Created 01-19-2016 10:31 AM
Hello All,
It's sur that parquet files make OLAP queries faster cause of it columnar format, but in the other side the datalake is duplicated (raw data + parquet data). even if parquet can be compressed, dont you think that duplicating all the data can costs a lot ?
Created on 01-19-2016 10:55 AM - edited 08-19-2019 05:08 AM
Created 01-19-2016 02:24 PM
i agree, but actually the orc part will be duplicated no ?
Created 01-19-2016 02:36 PM
@Mehdi TAZI Better compression mean less storage cost. My suggestion is not to confuse HBASE or Nosql with HDFS. There are customer who are using HDFS, Hive and not using HBASE. HBASE is designed for special use cases where you have to access data in real time "You have mentioned this already" 🙂
Created 01-19-2016 03:18 PM
yes thanks ^^, in my case i'm using hbase because i'm handling a large amount of small files.

◆ **Tasks to perform**
1. In the forum thread on Parquet storage, rewrite the part that begins with the words containing "Created 01-19-2016 10:31" and ends with "of small files.", substituting "S3" for "HDFS".
2. According to the last post in the forum thread on Parquet storage, why is HBase being used?
3. Continue the forum thread on Parquet storage from its final post.

◆ **Recorded data**
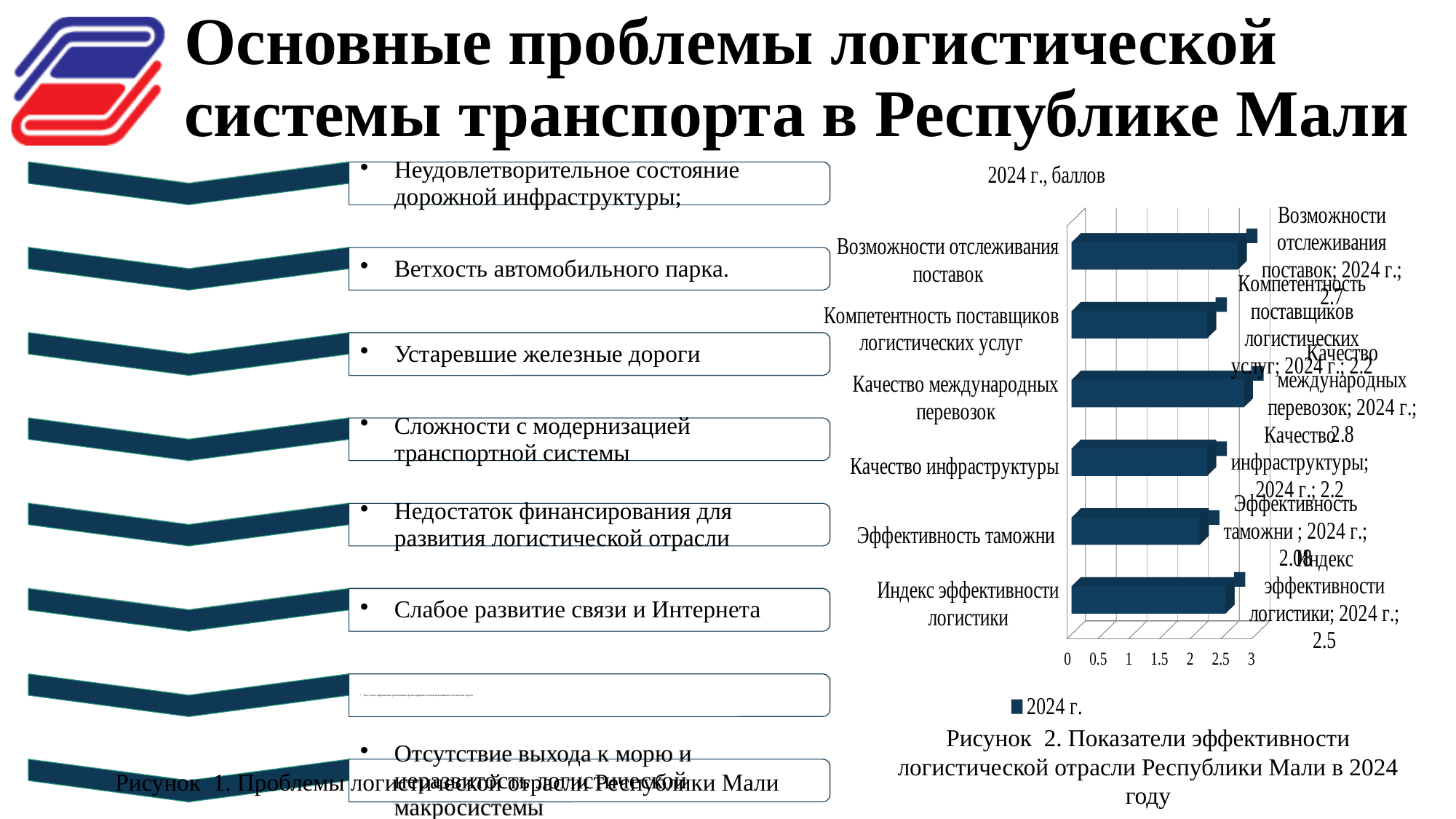
What is the value for Качество международных перевозок in the chart? 2.8 What is the value for Качество инфраструктуры in the chart? 2.2 How many categories are shown in the chart? 6 Which category has the highest value in the chart? Качество международных перевозок What type of chart is shown on the right side of the slide? bar chart What is the value for Индекс эффективности логистики in the chart? 2.5 How many series does the chart legend list? 1 Is the value for Эффективность таможни greater or less than 2.5? less What is the difference between the values for Качество международных перевозок and Качество инфраструктуры? 0.6 Which is larger: the value for Возможности отслеживания поставок or the value for Индекс эффективности логистики? Возможности отслеживания поставок What is the value for Компетентность поставщиков логистических услуг in the chart? 2.2 What is the value for Возможности отслеживания поставок in the chart? 2.7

◆ **Answers below**
1.
Created 01-19-2016 10:31 AM
Hello All,
It's sur that parquet files make OLAP queries faster cause of it columnar format, but in the other side the datalake is duplicated (raw data + parquet data). even if parquet can be compressed, dont you think that duplicating all the data can costs a lot ?
Created on 01-19-2016 10:55 AM - edited 08-19-2019 05:08 AM
Created 01-19-2016 02:24 PM
i agree, but actually the orc part will be duplicated no ?
Created 01-19-2016 02:36 PM
@Mehdi TAZI Better compression mean less storage cost. My suggestion is not to confuse HBASE or Nosql with S3. There are customer who are using S3, Hive and not using HBASE. HBASE is designed for special use cases where you have to access data in real time "You have mentioned this already" 🙂
Created 01-19-2016 03:18 PM
yes thanks ^^, in my case i'm using hbase because i'm handling a large amount of small files.

2. Because a large amount of small files is being handled.

3.
Created 01-19-2016 03:27 PM
@Mehdi TAZI That's sound correct. I did connect with you on twitter. Feel free to connect back and we can discuss in detail. I do believe that you are on the right track
Created 01-20-2016 02:40 AM
in one of your deleted responses you'd mentioned that you duplicate date for hive queries and hbase for small files issues. You can actually map hive to hbase and use analytics queries on top of HBase. That may not be the most efficient way but you can also map HBase snapshots to Hive and that will be a lot better as far as HBase is concerned.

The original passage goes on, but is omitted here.